I suppose some will relate. The fingerprints of those we love and may not see again give us pause before we wipe them away from our crockery, the bottles they drank from, the bedding in which they slept. Grief does that. It is a sweet emotion that will have one lifting the absent loved one's sweater to the face, as though the garment itself will reach out with ghostly arms akimbo and embrace you. And it is the friendly ghosts of those we love that accompany us, in the car, in the elevator, in the hallway and in and about the rooms we both have occupied. But the real-real persons are not there. Not anymore. Perhaps not ever again. And grief squeezes at the chest.
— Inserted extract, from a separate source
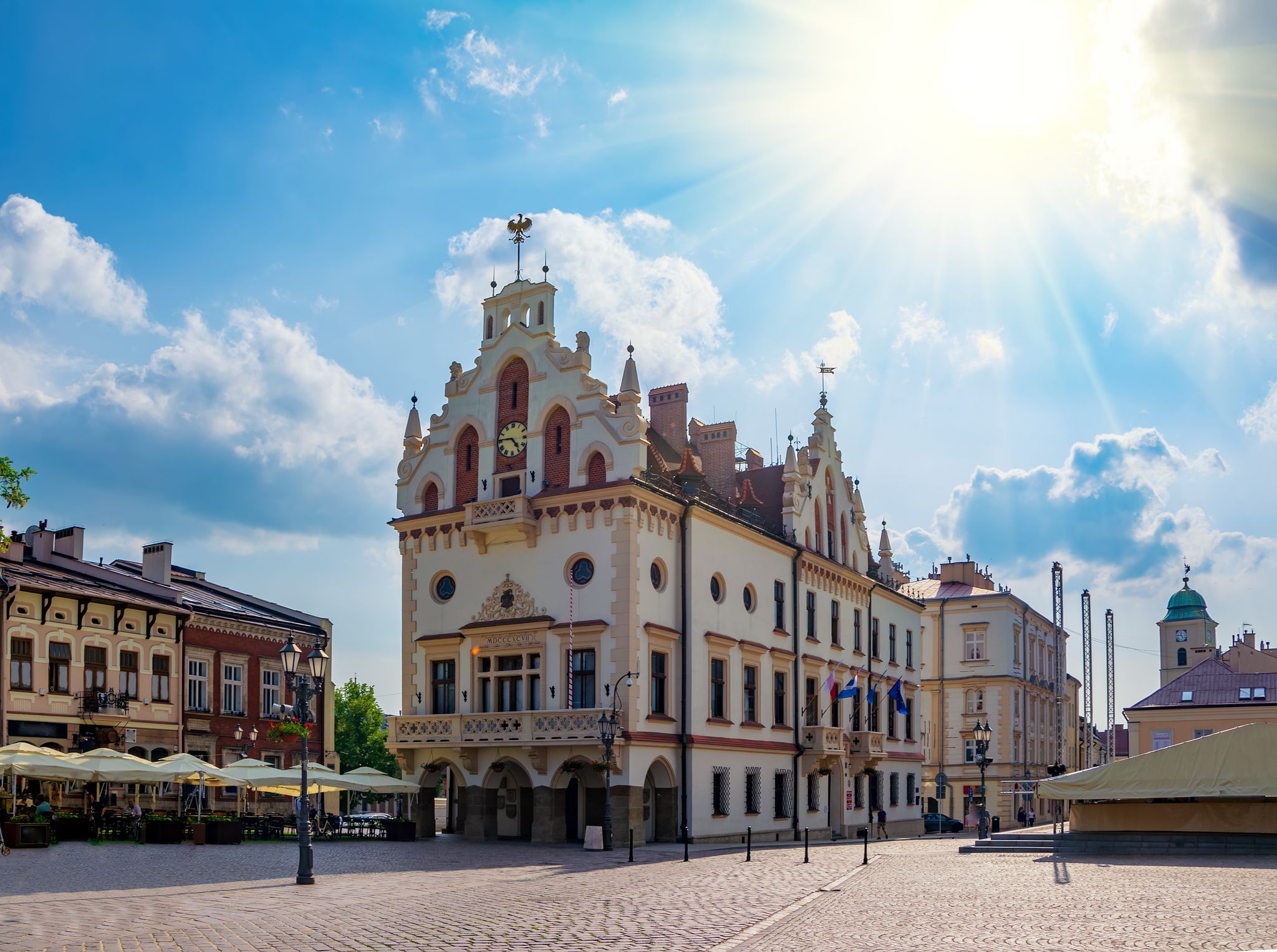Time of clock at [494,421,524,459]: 4:45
I've two pebbles given by a friend. I've a glass bubble. I've a small seed-pod resembling a bird's brain that I picked up in the Kruger Game Reserve. I've things that had I had my own children I may have given to them; but being childless, the horse-statue, the train-engine, the teddy-bear are connections to more than an unfulfilled boyhood; they are touchstones to the pleasantries of a distorted past. (For what else can one actually deem one's history to be called unless it be picture perfect, entirely commensurate with those who recall 'back then' and relate to the same impacts?) Corroboration is a most treasured thing. When the item at hand still resonates with the presence of the giver then is sentiment silly? But even more, when the stories of the past have been experienced by one's brother in much the same way as oneself then the reassurance of impressions, especially after a long three or four decades of reiteration, is an affirmation indeed. Sentiment is both mental and actual. Things have great meaning; memory has great power. And we are impelled by the importance we give to each. We keep stock of our treasures, material and mental, and we spend a lot of energy maintaining them. Or not.

Some of us are pretty forgetful. (It was interesting to have my brother, after a 40 year absence, remind me of some events that no longer resonated; yet entirely rewarding to have him confirm my long-held impressions and old-aged conceptualizations. But he was not at all affected by items that used to hang on our beloved Grandmother's wall; they did not register. Many of the photos I still have were of no meaning to him, and neither 'should' they be.) Thing is, this essay is not about the specifics of brother Andy and me; it is about the generality that we as humans experience with the detritus of our lives, and what any one of us makes of the flotsam.

As I type I'm sitting with a magnificent view across the Georgia Strait of Mount Baker, snowiest of the USA mountains. Andy and Elsabe did not see this. The weather was too turmoiled. Yes, mist and cloud quite often separates us altogether from the distant and makes the immediate that more significant. In life itself, many of us walk with our heads down in animated chatter with a neighbour, careful perhaps not to trip on the proverbial tree roots, but so engrossed as to be hardly aware of a life going on beyond ourselves. So too right now for so many of the Island View beach-going-passers-by in my shade spot under this tree. They do not know that Harville Hendrix and I once paused here, right here, in a lengthy conversation. That he is famous made and makes no difference to those noticing me. And so too from me to those going a-chat-chatting past me now; each is just an 'anybody'. (A 'somebody', most of us think, would be more recognizable.) Yet the intercellular-air circulates everywhere, connecting. The sea; intemperate air; all things; plants; creatures; people; we are each but molecules of a greater whole.

That's why I resonate with certain things. It's as though they retain the essence of the person I love who last touched them. Yes, the thing needs my knowledge thereof; and so I am inclined to sense for the loving fingers that wrapped the package of home-made marmalade, that stretched the elastic band. And yes, I can recycle such things. Let sentiment go. But not so easily the keepsakes given by people who mean a great deal to me, or that represent a story that can be begun by a glance. But yes, lose them, break them, have them stolen, and they were just things after all. Sentiment and silliness are the vestiges of the child in us still not sure of un-conditionality. Yet must it have to take lifetimes to feel oneself entirely worthy with nothing before oneself but a view?